I have been getting a crash course in all things leukemia. In all honesty, before all of this, I didn’t even know there are different kinds. But he has the most common type of leukemia – b-cell acute lymphoblastic leukemia, also known as B-ALL. As far as cancer in kids goes, if you are going to have cancer, this is the type you want to have, simply because it is the most common and so much research has been done. He has been very average across the board, which is also great, because it makes knowing the path of treatment a lot easier. I have heard a few different numbers thrown around, but the survival rate for this type of cancer is as high as 95%. Those are some great odds. And we feel very lucky about that. I have complete confidence that he will come out of this just fine. It’s just the process of getting him past it that’s not going to be very fun.
What is the treatment? How long does it take?
Like I said above, he started chemotherapy right away. He has actually already had 4 different types of chemo in just over 2 weeks. Right now, we are going in for treatment once a week. The first month, also called induction, is when they get in there aggressively and try to kill off all of the cancer.
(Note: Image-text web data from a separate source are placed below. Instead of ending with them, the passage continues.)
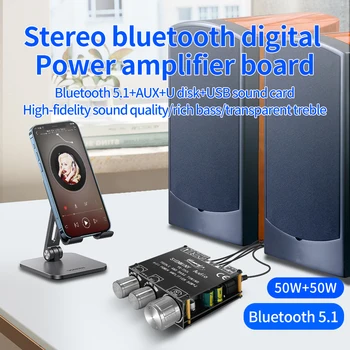YS-T50L Bluetooth 5.1 с Предно Стереофоническим Модул, Цифров Усилвател на Високи и Ниски Тонове, Еквалайзер, Предусилителем Тон, Hi-Fi Аудио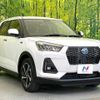 daihatsu rocky 2022 quick_quick_A202S_A202S-0014277 image 16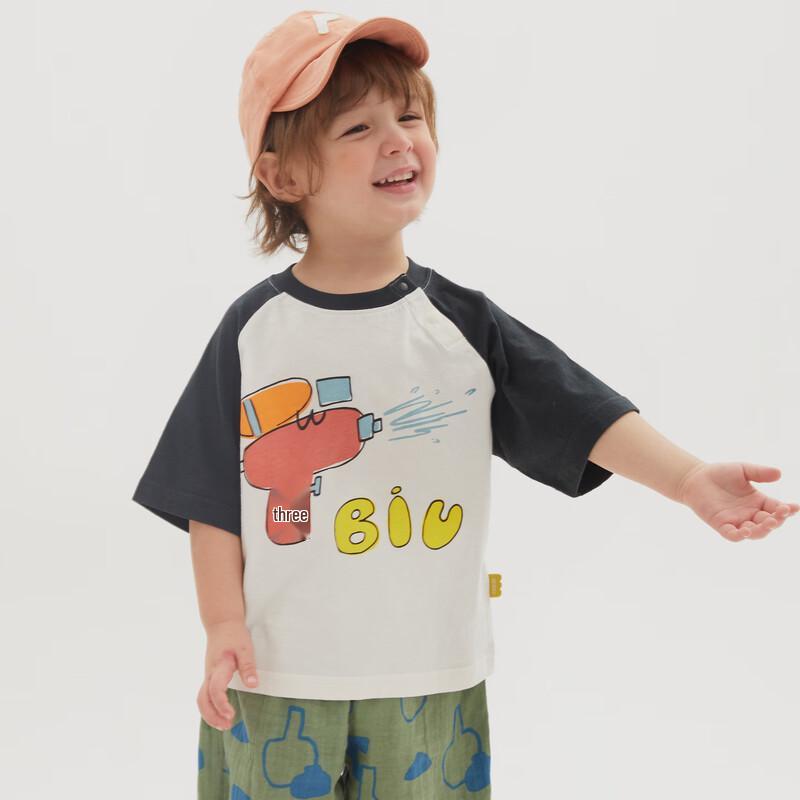 Papa Kids Summer Mesh Raglan Print T-Shirt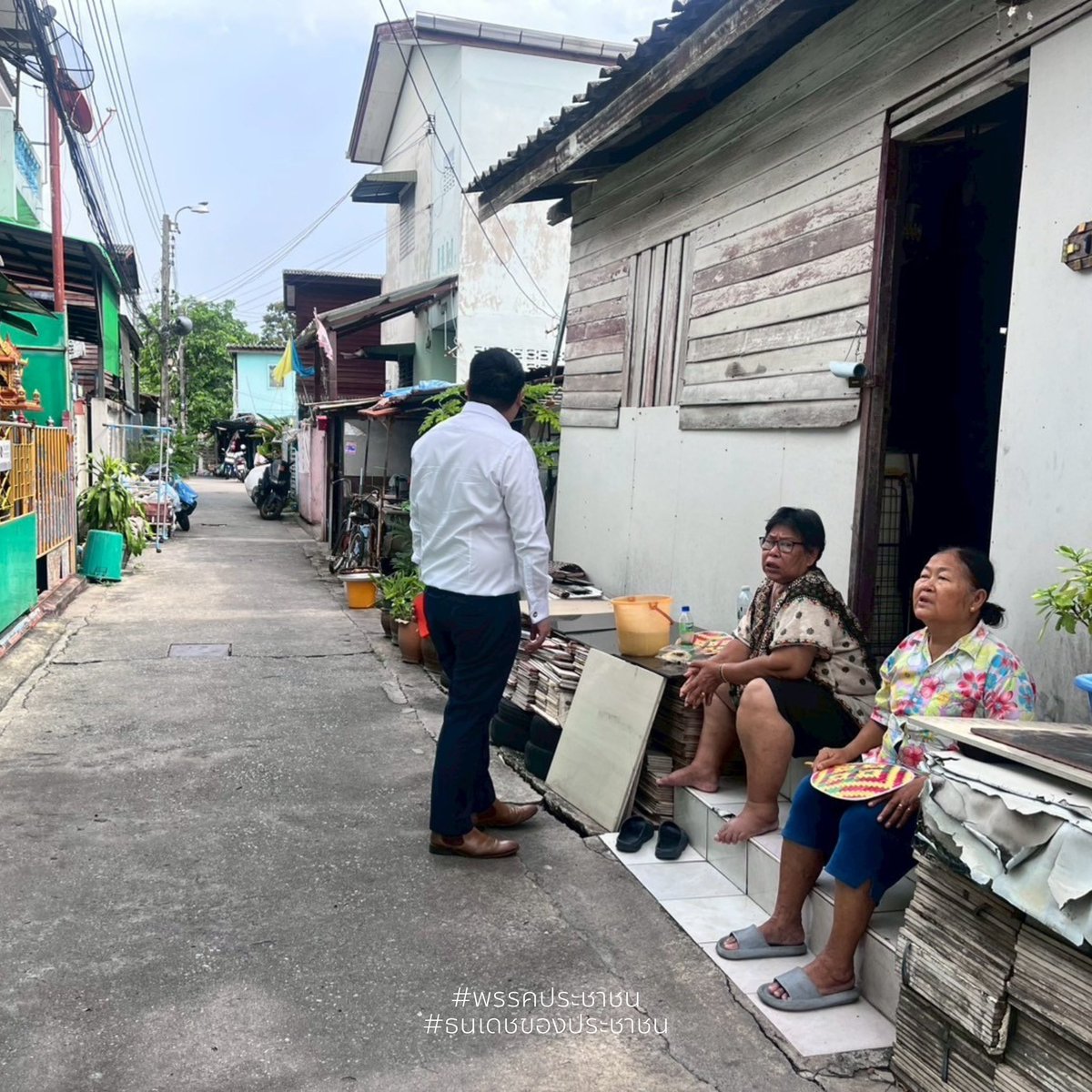 TanadejP's tweet image. 🛠️ สส.ธนเดช (ภูมิ) ลงพื้นที่พบปะประชาชน ถามไถ่เรื่องราวต่าง ๆ รวมถึงสำรวจเรื่องไฟฟ้า ซึ่งยังพบปัญหาขัดข้องภายใน ซอย 19 ทางผมจะเร่งประสานงาน เพื่อแก้ไขโดยด่วนครับ

#พรรคประชาชน
#ธนเดชของประชาชน
#ลาดพร้าว #บึงกุ่ม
That is one thing that I didn’t know about cancer. That after the first 28 days, the goal is to have the tests come back with 0 cancer. But since it’s such an aggressive disease, and since it can hide and start duplicating again, treatment continues on even after the tests come back clear. So for the first 8 months, he will be regularly receiving chemo. If the tests come back good at that point, he will go on maintenance which will last just under 3 years. Total treatment for boys is 3 1/2 years, while it’s easier to get rid of the cancer in girls, so they typically go for 2 years. He is also on a steroid, as well as many other medications to combat other issues that may come up.
What can I do?
This is probably the thing we get asked the most, and the hardest for me. All we are asking for right now are prayers for Easton. Prayers that he will beat this, that he will continue to be brave and strong. We consider ourselves pretty lucky – we are both working, and we have good insurance. Since I work from home, I’m able to be with him all the time. We both have lots of family close by, and they have all been wonderful. But we can always use prayers and positive thoughts and anything else you want to send out into the universe for this little guy. He has been so brave, and so amazing through all of this. Of course, it’s not a walk in the park, but he has taken this all in so much better than I would have ever imagined.
Feel free to ask more questions if you have them, or follow me on Snapchat where I tend to talk more about it. (For some crazy reason, it’s somewhat therapeutic to talk about it there. I’m on as tasteandtell.) In the meantime, we are attempting to live life as normal as possible. Easton is hoping to go back to school in about a month. But for now, we are pretty much homebound. So trying to live life as normally as possible hasn’t been that bad. We just keep praying for things to continue to go well. And for things to be uneventful. Because I love this little guy, and can’t wait for him to be whole again!